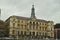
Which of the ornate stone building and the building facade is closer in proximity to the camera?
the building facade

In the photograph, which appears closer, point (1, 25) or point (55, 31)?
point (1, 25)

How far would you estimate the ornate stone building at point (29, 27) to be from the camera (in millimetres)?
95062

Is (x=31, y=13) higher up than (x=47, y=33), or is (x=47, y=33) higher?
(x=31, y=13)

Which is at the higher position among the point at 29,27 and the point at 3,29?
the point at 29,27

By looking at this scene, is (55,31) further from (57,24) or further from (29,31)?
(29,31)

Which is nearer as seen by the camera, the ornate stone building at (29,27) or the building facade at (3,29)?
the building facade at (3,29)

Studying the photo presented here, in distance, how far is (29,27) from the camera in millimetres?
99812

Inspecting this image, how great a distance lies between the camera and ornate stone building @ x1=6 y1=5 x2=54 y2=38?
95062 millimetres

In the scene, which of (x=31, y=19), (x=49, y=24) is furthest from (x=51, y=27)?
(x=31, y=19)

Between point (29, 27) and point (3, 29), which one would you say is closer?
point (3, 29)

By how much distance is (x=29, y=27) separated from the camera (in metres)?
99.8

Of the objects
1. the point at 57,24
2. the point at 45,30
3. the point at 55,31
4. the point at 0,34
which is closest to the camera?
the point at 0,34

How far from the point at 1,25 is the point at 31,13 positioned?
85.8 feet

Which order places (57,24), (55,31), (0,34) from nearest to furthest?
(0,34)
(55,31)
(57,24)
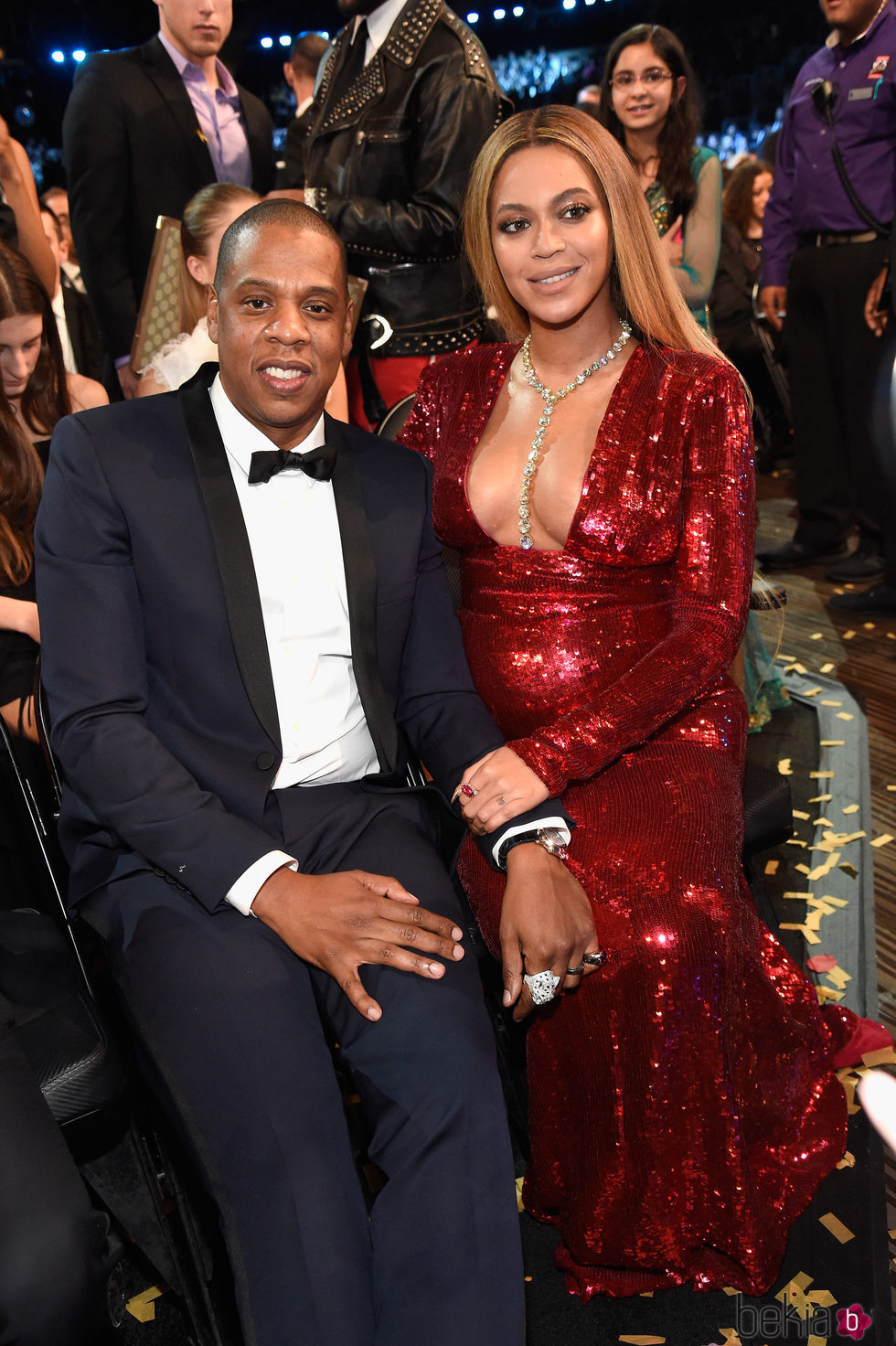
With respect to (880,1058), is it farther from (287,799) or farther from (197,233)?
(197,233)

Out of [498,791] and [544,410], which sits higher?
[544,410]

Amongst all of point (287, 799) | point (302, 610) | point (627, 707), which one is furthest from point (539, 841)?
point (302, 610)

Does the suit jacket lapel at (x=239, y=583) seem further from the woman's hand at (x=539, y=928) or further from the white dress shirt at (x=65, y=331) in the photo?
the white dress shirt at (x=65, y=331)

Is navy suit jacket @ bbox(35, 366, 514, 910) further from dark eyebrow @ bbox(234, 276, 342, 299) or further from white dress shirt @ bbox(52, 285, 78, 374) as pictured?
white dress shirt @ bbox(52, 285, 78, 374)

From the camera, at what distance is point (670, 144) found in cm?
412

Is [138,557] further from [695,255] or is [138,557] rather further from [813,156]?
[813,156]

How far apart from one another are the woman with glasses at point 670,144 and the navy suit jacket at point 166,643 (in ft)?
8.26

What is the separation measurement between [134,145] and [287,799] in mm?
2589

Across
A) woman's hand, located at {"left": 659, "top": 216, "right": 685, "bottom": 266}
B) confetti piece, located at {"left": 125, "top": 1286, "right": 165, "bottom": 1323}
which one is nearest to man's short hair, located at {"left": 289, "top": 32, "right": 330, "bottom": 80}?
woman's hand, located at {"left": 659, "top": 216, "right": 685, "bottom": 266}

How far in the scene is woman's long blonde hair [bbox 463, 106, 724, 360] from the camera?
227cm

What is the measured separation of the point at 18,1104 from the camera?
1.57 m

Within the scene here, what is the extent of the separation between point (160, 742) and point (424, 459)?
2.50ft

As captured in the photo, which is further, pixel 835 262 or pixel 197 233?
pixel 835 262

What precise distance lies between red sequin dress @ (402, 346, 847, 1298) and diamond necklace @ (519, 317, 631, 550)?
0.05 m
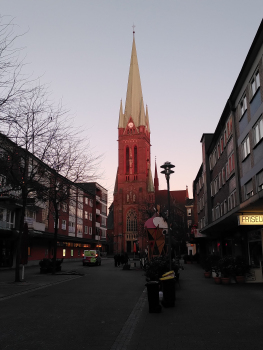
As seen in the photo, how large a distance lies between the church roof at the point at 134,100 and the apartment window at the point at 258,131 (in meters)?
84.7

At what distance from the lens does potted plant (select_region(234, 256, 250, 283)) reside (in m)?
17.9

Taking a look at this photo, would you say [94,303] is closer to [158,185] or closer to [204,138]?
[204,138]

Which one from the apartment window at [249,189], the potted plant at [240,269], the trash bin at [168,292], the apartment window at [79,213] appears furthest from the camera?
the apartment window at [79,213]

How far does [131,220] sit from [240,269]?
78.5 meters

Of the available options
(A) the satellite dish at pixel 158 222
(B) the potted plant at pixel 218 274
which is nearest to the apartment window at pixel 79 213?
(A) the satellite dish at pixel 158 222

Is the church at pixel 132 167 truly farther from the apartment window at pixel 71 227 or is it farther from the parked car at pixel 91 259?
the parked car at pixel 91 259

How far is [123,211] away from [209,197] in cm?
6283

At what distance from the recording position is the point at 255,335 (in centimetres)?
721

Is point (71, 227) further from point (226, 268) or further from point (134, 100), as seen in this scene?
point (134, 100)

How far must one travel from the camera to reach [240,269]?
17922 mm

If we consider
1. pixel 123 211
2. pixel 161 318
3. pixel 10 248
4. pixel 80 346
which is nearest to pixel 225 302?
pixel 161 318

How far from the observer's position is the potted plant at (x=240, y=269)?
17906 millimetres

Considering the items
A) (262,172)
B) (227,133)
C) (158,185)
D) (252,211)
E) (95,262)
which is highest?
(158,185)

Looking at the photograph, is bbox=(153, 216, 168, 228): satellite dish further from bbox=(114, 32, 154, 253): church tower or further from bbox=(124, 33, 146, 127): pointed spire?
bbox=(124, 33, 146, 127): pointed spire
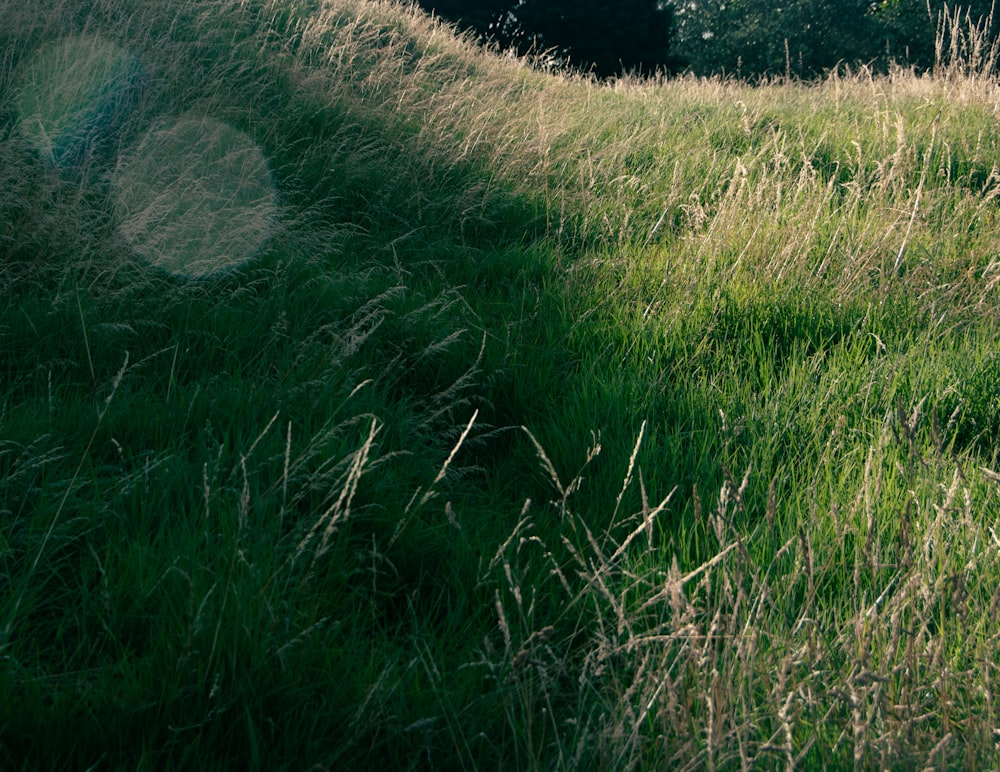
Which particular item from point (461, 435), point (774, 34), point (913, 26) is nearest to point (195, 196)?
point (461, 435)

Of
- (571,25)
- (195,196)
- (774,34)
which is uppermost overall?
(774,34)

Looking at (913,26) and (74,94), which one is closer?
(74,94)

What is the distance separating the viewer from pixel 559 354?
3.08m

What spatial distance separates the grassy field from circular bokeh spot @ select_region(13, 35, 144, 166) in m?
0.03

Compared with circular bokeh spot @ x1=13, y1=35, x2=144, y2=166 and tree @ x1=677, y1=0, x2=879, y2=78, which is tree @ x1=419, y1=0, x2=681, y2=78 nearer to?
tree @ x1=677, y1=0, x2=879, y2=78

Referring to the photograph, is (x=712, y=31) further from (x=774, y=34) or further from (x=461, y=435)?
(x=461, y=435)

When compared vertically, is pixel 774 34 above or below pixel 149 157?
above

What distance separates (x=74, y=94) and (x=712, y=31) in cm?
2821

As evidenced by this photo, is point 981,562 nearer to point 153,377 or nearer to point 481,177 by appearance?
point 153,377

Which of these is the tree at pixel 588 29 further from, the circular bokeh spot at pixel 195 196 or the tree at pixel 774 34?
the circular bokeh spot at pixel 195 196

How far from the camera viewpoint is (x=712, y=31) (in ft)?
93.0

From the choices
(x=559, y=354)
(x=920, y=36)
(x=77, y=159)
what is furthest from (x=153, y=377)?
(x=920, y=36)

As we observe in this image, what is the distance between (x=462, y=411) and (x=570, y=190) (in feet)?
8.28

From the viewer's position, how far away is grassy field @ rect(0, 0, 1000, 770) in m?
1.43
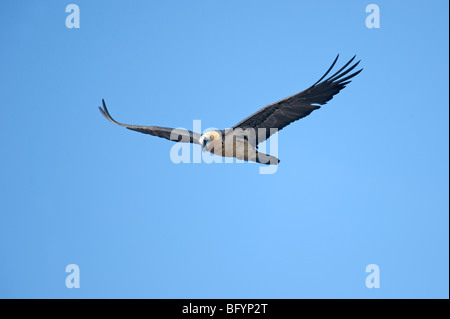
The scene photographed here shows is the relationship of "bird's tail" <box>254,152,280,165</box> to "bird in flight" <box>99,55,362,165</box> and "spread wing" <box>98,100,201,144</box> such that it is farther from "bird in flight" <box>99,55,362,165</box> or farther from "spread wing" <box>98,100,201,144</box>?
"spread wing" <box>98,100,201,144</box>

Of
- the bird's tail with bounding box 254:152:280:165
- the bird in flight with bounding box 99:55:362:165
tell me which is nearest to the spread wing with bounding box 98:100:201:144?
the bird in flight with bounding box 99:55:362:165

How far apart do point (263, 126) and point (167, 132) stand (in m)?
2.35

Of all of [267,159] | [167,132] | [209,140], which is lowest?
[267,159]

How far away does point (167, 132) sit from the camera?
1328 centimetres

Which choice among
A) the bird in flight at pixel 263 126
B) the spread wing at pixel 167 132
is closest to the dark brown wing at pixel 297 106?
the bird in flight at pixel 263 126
•••
> **REQUIREMENTS**
Pull every entry above out word for word, omitting the pictures.

> **CORRECT OUTPUT**
Which of the ornate stone building and the building facade is closer in proximity to the camera?
the building facade

In the photograph, which appears closer, point (1, 25) or point (55, 31)?
point (1, 25)

How far would you estimate the ornate stone building at point (29, 27) to be from the camera (in millimetres)?
95062

Is (x=31, y=13) higher up than (x=47, y=33), or is (x=47, y=33) higher?
(x=31, y=13)

Which is at the higher position among the point at 29,27 and the point at 3,29?
the point at 29,27

By looking at this scene, is (55,31) further from (57,24) or further from (29,31)?
(29,31)

Which is nearer as seen by the camera, the ornate stone building at (29,27) or the building facade at (3,29)?
the building facade at (3,29)

Studying the photo presented here, in distance, how far is (29,27) from the camera in millimetres?
99812

Inspecting this image, how great a distance lies between the camera and ornate stone building @ x1=6 y1=5 x2=54 y2=38?
95062 millimetres

In the scene, which of (x=31, y=19), (x=49, y=24) is furthest from (x=51, y=27)?
(x=31, y=19)

Between point (29, 27) and point (3, 29), which one would you say is closer?
point (3, 29)

By how much distance is (x=29, y=27) separated from the camera (in metres)?
99.8

Of the objects
1. the point at 57,24
2. the point at 45,30
3. the point at 55,31
4. the point at 0,34
which is closest to the camera?
the point at 0,34

How far from the point at 1,25 is the point at 31,13 positioned?
85.8 feet

Which order places (57,24), (55,31), (0,34) from nearest to furthest?
(0,34)
(55,31)
(57,24)
With respect to (880,1058), is it farther from (287,799) or farther from (197,233)?
(197,233)

Out of [498,791] and [544,410], which sits higher?
[544,410]

Amongst all of point (287, 799) | point (302, 610) | point (627, 707), which one is furthest from point (539, 841)?
point (302, 610)

Does the suit jacket lapel at (x=239, y=583) seem further from the woman's hand at (x=539, y=928) or further from the white dress shirt at (x=65, y=331) in the photo?
the white dress shirt at (x=65, y=331)

Is navy suit jacket @ bbox(35, 366, 514, 910) further from dark eyebrow @ bbox(234, 276, 342, 299) or further from white dress shirt @ bbox(52, 285, 78, 374) as pictured?
white dress shirt @ bbox(52, 285, 78, 374)

From the camera, at what distance is point (670, 144) found in cm?
412

Is [138,557] further from [695,255] or is [138,557] rather further from [813,156]?
[813,156]

How far apart from one another are the woman with glasses at point 670,144 and the navy suit jacket at point 166,643 (in ft)?
8.26

What is the separation measurement between [134,145] and [287,799] in mm?
2589

Across
A) woman's hand, located at {"left": 659, "top": 216, "right": 685, "bottom": 266}
B) confetti piece, located at {"left": 125, "top": 1286, "right": 165, "bottom": 1323}
which one is nearest to man's short hair, located at {"left": 289, "top": 32, "right": 330, "bottom": 80}?
woman's hand, located at {"left": 659, "top": 216, "right": 685, "bottom": 266}

How far in the scene is woman's long blonde hair [bbox 463, 106, 724, 360] from the camera?
227cm

What is the measured separation of the point at 18,1104 from the camera?
1.57 m

Within the scene here, what is the extent of the separation between point (160, 742) and point (424, 459)?
2.50ft

As captured in the photo, which is further, pixel 835 262 or pixel 197 233?
pixel 835 262

What precise distance lies between red sequin dress @ (402, 346, 847, 1298) and diamond necklace @ (519, 317, 631, 550)?
0.05 m
As seen in the photo, how large a distance lies between the church roof at the point at 134,100 and the apartment window at the point at 258,131 (in meters)?
84.7

At what distance from the lens does potted plant (select_region(234, 256, 250, 283)) reside (in m)?
17.9

Taking a look at this photo, would you say [94,303] is closer to [158,185] or closer to [204,138]?
[204,138]

Which one from the apartment window at [249,189], the potted plant at [240,269], the trash bin at [168,292], the apartment window at [79,213] appears furthest from the camera?
the apartment window at [79,213]

How far does [131,220] sit from [240,269]?
78.5 meters

Of the available options
(A) the satellite dish at pixel 158 222
(B) the potted plant at pixel 218 274
which is nearest to the apartment window at pixel 79 213?
(A) the satellite dish at pixel 158 222

Is the church at pixel 132 167 truly farther from the apartment window at pixel 71 227 or is it farther from the parked car at pixel 91 259?
the parked car at pixel 91 259

How far is [123,211] away from [209,197] in cm?
6283

At what distance from the recording position is the point at 255,335 (in centimetres)?
721

Is point (71, 227) further from point (226, 268) or further from point (134, 100), as seen in this scene?
point (134, 100)

How far must one travel from the camera to reach [240,269]?
17922 mm

If we consider
1. pixel 123 211
2. pixel 161 318
3. pixel 10 248
4. pixel 80 346
which is nearest to pixel 225 302?
pixel 161 318

How far from the observer's position is the potted plant at (x=240, y=269)?
17906 millimetres

Considering the items
A) (262,172)
B) (227,133)
C) (158,185)
D) (252,211)
E) (95,262)
which is highest?
(158,185)

Looking at the photograph, is bbox=(153, 216, 168, 228): satellite dish further from bbox=(114, 32, 154, 253): church tower or further from bbox=(124, 33, 146, 127): pointed spire?
bbox=(124, 33, 146, 127): pointed spire
Which particular item from point (461, 435), point (774, 34), point (913, 26) is nearest to point (195, 196)?
point (461, 435)

Of
- (571,25)
- (195,196)
- (774,34)
which is uppermost overall?
(774,34)

Looking at (913,26) and (74,94), which one is closer?
(74,94)

What is the distance separating the viewer from pixel 559 354?
3.08m

What spatial distance separates the grassy field from circular bokeh spot @ select_region(13, 35, 144, 166) in m?
0.03

Compared with circular bokeh spot @ x1=13, y1=35, x2=144, y2=166 and tree @ x1=677, y1=0, x2=879, y2=78, which is tree @ x1=419, y1=0, x2=681, y2=78 nearer to?
tree @ x1=677, y1=0, x2=879, y2=78

Referring to the photograph, is (x=712, y=31) further from (x=774, y=34) or further from (x=461, y=435)?
(x=461, y=435)

When compared vertically, is pixel 774 34 above or below pixel 149 157?
above

What distance separates (x=74, y=94) and (x=712, y=31) in cm?
2821

As evidenced by this photo, is point 981,562 nearer to point 153,377 or nearer to point 481,177 by appearance?
point 153,377

Which of these is the tree at pixel 588 29 further from, the circular bokeh spot at pixel 195 196 or the tree at pixel 774 34?
the circular bokeh spot at pixel 195 196

How far from the camera viewpoint is (x=712, y=31) (in ft)?
93.0

From the choices
(x=559, y=354)
(x=920, y=36)
(x=77, y=159)
what is furthest from (x=153, y=377)?
(x=920, y=36)

As we observe in this image, what is the distance between (x=462, y=411) and (x=570, y=190) (in feet)?
8.28

From the viewer's position, how far away is grassy field @ rect(0, 0, 1000, 770) in m?
1.43
The scene photographed here shows is the relationship of "bird's tail" <box>254,152,280,165</box> to "bird in flight" <box>99,55,362,165</box> and "spread wing" <box>98,100,201,144</box> such that it is farther from "bird in flight" <box>99,55,362,165</box> or farther from "spread wing" <box>98,100,201,144</box>?
"spread wing" <box>98,100,201,144</box>

Of
- the bird's tail with bounding box 254:152:280:165
- the bird in flight with bounding box 99:55:362:165
tell me which is nearest to the spread wing with bounding box 98:100:201:144?
the bird in flight with bounding box 99:55:362:165

How far apart do point (263, 126) and point (167, 132) stand (in m)?
2.35

Of all of [267,159] | [167,132] | [209,140], which is lowest?
[267,159]

How far away does point (167, 132) sit from the camera?
1328 centimetres

Which choice among
A) the bird in flight at pixel 263 126
B) the spread wing at pixel 167 132
is closest to the dark brown wing at pixel 297 106?
the bird in flight at pixel 263 126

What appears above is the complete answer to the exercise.